In 1910, Wilbur G. Kurtz began writing articles in the Atlanta Constitution advocating preservation of the Texas, and the following year, the engine was moved to Grant Park. Here, while preserved, the engine remained exposed to the elements and in an unrestored state. In 1927, the Texas was placed in the basement of the newly constructed Cyclorama, but remained unrestored. During its service life, the Texas underwent numerous rebuilds and its appearance at retirement, though not as drastically changed as was the General, had several marked differences from its Civil War era appearance. Most notably, the engine's smokestack, originally a Radley-Hunter balloon design, was replaced with a diamond design suited for coal-burning, and its cowcatcher had been replaced with a wooden step for use in yard service.
In 1936, the locomotive, under the guidance of Kurtz, was cosmetically restored to resemble its wartime appearance. The engine's smokestack was replaced with one resembling the balloon design of the Civil War era, its horizontal strap-iron slat cowcatcher was restored, as were the nameplates on the sides of the boiler. The basement in which the engine was placed, while adequate to protect the engine, had been criticized for its small size which made viewing the engine difficult. As with the General, several proposals had been made as to where the Texas should be displayed, including placing it on display in the Atlanta Union Depot, at the site of present-day Underground Atlanta, at Stone Mountain Park, among others, none of which materialized.

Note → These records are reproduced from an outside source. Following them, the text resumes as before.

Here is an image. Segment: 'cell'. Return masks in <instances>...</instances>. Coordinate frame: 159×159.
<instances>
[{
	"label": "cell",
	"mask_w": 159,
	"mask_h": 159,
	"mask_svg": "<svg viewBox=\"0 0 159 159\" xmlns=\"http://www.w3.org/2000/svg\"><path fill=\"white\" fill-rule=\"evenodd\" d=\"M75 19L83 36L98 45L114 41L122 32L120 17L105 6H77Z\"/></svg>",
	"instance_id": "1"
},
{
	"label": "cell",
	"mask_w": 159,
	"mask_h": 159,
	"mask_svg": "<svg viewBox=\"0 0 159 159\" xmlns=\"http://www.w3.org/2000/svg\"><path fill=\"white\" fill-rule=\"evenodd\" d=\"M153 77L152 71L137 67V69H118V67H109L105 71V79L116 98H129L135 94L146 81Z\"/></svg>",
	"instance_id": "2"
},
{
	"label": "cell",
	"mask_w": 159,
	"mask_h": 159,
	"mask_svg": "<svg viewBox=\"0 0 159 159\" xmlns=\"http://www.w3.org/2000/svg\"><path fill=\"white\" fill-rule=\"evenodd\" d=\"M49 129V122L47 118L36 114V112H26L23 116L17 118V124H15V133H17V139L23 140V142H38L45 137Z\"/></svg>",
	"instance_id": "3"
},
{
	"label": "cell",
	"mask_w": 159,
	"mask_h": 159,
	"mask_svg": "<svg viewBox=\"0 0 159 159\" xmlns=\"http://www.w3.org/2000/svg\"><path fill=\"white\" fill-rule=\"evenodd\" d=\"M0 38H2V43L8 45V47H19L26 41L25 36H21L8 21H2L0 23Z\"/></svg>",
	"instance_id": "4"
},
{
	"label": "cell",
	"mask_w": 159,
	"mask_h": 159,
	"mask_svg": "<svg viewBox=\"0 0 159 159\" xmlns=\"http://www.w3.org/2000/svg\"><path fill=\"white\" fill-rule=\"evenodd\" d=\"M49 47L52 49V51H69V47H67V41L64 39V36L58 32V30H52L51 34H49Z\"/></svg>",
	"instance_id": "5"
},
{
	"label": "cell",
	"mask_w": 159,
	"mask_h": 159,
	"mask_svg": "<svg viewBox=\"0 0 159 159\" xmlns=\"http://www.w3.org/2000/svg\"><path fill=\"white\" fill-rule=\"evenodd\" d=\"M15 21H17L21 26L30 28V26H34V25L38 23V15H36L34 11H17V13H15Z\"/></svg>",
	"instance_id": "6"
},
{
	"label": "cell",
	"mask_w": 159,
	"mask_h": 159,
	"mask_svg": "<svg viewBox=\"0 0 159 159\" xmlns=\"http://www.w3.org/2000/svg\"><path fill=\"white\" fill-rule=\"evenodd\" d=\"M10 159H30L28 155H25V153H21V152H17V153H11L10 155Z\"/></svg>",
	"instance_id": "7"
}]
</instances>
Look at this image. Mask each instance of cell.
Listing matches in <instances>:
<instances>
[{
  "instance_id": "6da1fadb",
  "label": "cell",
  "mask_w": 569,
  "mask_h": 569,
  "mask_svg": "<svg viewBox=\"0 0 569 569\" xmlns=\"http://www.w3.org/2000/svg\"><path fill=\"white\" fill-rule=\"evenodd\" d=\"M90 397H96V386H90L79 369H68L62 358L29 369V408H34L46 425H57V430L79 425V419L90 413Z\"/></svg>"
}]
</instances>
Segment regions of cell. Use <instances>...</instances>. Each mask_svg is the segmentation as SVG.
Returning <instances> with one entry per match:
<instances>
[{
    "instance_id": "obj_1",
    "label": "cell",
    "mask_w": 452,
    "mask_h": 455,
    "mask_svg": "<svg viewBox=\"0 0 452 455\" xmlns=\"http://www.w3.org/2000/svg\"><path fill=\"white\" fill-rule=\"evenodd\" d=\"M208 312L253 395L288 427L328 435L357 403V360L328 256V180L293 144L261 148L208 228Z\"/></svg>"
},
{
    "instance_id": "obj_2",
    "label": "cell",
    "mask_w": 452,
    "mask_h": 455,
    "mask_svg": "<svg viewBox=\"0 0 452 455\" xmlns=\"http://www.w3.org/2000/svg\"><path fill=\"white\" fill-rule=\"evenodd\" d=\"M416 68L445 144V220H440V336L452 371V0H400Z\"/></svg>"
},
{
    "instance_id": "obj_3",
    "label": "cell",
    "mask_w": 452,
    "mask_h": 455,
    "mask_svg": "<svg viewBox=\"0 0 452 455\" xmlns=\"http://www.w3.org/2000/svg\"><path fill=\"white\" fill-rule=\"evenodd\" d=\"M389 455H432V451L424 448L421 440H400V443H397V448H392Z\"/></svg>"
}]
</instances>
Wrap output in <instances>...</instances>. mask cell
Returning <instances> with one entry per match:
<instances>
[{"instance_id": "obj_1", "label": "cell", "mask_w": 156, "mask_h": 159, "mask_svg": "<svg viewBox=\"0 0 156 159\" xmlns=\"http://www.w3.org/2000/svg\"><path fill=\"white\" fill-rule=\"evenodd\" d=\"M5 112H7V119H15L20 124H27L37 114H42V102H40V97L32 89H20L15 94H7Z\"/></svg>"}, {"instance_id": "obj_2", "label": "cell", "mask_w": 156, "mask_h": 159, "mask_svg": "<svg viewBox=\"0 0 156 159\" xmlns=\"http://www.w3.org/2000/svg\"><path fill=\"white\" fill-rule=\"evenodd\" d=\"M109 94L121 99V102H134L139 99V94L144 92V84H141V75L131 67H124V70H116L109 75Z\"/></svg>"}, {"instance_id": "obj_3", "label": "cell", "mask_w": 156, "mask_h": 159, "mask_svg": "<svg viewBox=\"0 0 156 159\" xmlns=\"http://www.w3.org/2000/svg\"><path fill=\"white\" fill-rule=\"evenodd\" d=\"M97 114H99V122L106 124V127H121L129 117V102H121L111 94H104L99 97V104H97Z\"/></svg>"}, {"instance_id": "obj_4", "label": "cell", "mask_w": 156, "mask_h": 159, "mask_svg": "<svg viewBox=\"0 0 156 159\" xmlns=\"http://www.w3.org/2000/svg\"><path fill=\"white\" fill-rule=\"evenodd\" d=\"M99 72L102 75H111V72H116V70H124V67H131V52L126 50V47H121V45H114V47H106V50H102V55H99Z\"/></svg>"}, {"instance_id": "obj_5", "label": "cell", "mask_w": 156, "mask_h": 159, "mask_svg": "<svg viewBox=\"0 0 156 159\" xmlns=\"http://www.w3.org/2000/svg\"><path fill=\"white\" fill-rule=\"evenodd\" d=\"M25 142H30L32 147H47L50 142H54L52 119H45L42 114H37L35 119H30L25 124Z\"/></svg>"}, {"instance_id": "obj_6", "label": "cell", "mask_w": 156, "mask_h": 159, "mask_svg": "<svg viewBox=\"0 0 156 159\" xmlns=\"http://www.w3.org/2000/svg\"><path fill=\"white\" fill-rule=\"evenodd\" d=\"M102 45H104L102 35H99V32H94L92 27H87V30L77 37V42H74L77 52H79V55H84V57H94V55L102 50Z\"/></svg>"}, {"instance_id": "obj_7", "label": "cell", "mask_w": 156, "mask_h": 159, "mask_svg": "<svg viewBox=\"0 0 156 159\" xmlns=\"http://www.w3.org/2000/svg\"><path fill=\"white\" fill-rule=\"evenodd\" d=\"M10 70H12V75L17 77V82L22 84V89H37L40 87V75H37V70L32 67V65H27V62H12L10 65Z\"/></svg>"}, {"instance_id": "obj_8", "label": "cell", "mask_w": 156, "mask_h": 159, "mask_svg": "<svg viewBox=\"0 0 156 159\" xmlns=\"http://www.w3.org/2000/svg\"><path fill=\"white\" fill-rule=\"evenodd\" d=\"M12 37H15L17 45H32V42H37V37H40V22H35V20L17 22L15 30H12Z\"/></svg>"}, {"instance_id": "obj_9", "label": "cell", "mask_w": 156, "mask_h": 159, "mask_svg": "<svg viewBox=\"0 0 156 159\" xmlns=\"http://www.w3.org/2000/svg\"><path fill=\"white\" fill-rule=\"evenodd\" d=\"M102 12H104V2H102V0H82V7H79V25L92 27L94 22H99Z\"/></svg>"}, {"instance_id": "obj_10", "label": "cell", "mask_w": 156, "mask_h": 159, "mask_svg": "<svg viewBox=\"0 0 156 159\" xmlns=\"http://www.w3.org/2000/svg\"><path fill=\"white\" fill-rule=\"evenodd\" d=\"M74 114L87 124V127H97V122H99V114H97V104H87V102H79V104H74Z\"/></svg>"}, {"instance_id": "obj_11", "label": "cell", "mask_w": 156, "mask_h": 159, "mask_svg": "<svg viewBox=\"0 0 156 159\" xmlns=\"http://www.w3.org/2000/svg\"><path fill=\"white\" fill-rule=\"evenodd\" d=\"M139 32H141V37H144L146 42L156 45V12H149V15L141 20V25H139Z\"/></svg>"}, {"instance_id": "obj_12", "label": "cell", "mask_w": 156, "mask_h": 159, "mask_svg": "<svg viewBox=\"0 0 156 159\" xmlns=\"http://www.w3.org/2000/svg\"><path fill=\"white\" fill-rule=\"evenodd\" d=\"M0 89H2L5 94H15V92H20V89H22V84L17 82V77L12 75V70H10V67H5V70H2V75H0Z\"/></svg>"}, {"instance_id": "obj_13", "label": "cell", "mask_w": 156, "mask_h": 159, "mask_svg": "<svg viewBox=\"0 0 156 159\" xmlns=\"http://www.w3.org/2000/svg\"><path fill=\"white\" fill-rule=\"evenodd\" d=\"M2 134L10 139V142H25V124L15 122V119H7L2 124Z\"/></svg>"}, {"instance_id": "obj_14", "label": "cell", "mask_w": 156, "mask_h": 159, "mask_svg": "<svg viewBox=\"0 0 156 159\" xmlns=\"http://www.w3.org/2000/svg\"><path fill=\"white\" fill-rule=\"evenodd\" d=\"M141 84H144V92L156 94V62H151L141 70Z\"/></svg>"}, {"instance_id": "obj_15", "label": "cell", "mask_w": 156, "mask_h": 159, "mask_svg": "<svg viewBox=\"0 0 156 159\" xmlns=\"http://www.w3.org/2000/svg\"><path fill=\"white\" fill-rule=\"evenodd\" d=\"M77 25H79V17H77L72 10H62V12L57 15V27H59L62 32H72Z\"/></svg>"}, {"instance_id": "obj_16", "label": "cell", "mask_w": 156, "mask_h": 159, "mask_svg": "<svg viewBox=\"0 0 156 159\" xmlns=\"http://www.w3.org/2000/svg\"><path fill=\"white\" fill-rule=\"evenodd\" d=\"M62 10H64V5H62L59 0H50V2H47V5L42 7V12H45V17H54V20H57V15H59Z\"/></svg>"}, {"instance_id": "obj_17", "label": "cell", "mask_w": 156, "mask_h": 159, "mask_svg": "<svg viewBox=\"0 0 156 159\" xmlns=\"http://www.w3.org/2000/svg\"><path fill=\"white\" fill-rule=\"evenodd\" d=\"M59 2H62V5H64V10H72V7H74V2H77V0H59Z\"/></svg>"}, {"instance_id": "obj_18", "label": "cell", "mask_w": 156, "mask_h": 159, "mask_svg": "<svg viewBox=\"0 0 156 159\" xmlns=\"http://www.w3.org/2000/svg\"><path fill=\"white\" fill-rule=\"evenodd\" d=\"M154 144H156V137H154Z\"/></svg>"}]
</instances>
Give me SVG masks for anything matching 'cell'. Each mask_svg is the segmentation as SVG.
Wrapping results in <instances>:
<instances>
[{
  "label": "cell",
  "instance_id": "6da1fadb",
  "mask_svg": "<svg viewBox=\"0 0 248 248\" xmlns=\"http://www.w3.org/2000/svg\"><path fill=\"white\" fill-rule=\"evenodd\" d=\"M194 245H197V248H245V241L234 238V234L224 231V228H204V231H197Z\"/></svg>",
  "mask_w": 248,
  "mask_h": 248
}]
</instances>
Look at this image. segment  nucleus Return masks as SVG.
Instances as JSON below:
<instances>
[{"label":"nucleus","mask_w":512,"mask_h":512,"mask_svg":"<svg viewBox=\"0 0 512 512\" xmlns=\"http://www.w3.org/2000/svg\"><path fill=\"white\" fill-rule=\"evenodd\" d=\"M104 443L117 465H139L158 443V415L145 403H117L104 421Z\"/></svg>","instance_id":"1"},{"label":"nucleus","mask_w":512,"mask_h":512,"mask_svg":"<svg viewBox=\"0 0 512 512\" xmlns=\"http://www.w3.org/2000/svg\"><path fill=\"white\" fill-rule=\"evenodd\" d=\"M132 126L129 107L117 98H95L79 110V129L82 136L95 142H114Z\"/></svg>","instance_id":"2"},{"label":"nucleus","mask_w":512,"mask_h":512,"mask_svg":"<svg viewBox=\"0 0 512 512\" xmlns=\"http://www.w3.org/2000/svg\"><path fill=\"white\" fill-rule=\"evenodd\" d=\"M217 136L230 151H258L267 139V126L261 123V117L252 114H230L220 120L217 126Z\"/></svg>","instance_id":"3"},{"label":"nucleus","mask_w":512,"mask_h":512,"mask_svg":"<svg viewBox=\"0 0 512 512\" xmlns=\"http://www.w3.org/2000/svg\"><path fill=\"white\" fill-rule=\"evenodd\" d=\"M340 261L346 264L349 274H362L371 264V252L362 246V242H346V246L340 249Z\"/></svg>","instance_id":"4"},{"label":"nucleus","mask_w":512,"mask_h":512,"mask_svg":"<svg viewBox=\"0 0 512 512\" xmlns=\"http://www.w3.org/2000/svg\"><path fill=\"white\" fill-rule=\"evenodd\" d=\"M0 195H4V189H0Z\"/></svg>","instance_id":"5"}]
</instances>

By the late 1960s and early 1970's, there was growing concern about the condition of the panoramic painting of the American Civil War Battle of Atlanta, also displayed in the Cyclorama, which had suffered from storm damage as well as long periods of neglect. In 1972, the City of Atlanta developed plans to renovate the Cyclorama building, including a complete restoration of the painting as well as an enlarged display area for the Texas. However, the renovation did not begin until 1979, and was completed in September 1981.